A couple of minutes ago I just nodded off with my head leaning on my hand and my elbow slipped and I almost planted my face on the keyboard. That could have been disastrous. If the keyboard had gotten broken I'd have been unable to finish this entry, and then I'd never have known what became of me. It's bad enough that my browser (Opera) updated last night and now it's so slow that it's been like using Internet Explorer with Windows 98 on dialup. Why do they keep breaking things by fixing them? And who the hell are They? And why don't they just leave me and my browser alone? We are fine! Just as we are!

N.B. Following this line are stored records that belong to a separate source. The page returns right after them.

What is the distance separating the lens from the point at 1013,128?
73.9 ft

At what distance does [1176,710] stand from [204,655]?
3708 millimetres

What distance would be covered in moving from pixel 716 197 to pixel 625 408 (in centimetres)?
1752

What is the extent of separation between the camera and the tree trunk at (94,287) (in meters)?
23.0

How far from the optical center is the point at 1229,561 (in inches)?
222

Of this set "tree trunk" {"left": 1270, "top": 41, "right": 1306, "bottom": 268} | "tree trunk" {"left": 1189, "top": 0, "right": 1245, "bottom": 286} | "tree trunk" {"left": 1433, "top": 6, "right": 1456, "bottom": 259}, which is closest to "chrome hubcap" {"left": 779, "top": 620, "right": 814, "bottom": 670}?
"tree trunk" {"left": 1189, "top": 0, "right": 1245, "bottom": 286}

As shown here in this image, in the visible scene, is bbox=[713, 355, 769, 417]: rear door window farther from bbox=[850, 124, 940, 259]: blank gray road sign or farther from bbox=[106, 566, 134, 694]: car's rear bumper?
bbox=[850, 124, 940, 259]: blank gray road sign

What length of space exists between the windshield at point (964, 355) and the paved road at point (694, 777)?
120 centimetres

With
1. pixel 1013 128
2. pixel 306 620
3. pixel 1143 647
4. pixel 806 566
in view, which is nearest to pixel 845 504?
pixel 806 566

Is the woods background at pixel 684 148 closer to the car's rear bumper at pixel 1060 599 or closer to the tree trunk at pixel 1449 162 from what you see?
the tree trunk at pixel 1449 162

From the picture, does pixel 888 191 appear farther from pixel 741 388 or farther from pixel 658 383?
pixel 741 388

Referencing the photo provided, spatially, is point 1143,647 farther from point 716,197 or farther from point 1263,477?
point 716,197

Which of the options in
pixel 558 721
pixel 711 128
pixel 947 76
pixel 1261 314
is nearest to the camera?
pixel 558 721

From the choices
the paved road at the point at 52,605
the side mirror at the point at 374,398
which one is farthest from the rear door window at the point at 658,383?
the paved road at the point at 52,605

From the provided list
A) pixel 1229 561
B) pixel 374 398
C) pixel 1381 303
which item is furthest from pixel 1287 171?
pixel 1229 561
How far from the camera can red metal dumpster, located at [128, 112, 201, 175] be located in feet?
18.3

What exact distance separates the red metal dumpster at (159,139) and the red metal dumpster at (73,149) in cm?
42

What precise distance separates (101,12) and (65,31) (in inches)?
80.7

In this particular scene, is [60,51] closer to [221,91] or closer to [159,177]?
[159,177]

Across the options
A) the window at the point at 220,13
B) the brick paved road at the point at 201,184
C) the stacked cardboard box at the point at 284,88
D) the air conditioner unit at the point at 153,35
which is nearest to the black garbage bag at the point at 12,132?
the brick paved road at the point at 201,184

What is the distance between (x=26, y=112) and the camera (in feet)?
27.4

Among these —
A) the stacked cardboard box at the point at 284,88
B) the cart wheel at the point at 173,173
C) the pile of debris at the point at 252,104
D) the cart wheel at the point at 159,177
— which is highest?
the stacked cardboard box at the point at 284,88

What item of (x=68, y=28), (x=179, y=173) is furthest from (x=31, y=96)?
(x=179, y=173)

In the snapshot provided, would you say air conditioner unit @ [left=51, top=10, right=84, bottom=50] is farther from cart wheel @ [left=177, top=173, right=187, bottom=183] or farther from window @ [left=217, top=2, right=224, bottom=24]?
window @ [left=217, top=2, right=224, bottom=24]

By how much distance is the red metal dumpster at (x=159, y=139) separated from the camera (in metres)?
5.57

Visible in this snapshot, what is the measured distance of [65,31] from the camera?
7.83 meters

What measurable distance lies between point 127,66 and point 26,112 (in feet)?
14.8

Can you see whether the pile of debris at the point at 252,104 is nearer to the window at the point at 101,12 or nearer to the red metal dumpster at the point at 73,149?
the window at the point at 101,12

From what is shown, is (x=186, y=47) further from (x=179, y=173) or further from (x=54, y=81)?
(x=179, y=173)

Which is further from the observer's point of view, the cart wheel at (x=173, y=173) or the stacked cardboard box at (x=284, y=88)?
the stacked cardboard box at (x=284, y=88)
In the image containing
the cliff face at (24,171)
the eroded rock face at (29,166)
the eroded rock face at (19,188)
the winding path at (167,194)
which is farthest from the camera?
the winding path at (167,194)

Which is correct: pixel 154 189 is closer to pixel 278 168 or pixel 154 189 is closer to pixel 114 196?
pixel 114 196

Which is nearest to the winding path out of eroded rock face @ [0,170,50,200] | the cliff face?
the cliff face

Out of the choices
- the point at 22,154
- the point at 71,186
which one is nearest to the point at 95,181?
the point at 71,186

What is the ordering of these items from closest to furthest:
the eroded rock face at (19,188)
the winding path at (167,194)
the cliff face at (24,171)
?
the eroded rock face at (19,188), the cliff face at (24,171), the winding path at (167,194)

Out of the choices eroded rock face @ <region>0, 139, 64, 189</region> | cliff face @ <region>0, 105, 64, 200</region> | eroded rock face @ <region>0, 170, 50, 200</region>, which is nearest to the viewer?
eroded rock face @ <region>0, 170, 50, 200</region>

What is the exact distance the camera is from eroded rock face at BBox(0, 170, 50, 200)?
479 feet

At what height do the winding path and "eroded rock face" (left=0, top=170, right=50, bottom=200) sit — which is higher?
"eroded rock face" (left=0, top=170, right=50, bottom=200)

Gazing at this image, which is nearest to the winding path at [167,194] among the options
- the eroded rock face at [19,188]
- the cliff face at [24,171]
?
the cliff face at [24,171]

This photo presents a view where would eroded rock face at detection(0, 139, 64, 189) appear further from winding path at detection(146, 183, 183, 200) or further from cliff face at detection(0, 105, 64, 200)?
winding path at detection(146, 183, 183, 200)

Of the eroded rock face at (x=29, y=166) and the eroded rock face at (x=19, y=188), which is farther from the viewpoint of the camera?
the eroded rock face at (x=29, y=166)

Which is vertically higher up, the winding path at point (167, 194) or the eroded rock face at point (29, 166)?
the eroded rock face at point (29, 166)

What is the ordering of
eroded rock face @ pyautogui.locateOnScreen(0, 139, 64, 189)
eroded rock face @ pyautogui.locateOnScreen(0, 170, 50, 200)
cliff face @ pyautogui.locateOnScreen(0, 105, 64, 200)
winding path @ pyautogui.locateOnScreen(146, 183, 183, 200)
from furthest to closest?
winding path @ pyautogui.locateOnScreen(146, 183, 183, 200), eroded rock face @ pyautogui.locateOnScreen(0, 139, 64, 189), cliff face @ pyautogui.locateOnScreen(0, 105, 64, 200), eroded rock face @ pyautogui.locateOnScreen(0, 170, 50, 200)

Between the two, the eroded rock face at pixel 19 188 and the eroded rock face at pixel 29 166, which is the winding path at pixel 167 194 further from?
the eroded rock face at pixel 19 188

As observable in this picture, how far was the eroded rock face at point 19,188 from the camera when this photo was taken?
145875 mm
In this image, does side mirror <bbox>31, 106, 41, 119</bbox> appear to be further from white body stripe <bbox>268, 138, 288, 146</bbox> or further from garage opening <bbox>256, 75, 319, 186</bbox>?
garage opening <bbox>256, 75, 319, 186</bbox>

Where was I? Oh, I didn't feel like fixing what I'd planned on having for dinner so I made a box of macaroni and cheese, and ate the whole damned thing, without a vegetable or even a salad. I even put extra real cheese in it, so I'm stuffed and feel bloated. I hope it doesn't interfere with my sleep, which I want to have more of again soon. Eleven or twelve straight hours being awake doesn't agree with me anymore.

My legs now sometimes disagree with me too. They think they should not have to carry my weight around, and complain loudly when I make them do it. Oddly, it's my voice they complain with. Distressed and Distressing words come from my mouth as I hobble from place to place. Too bad I forgot how to sing after I was a kid. It would have been more interesting as music.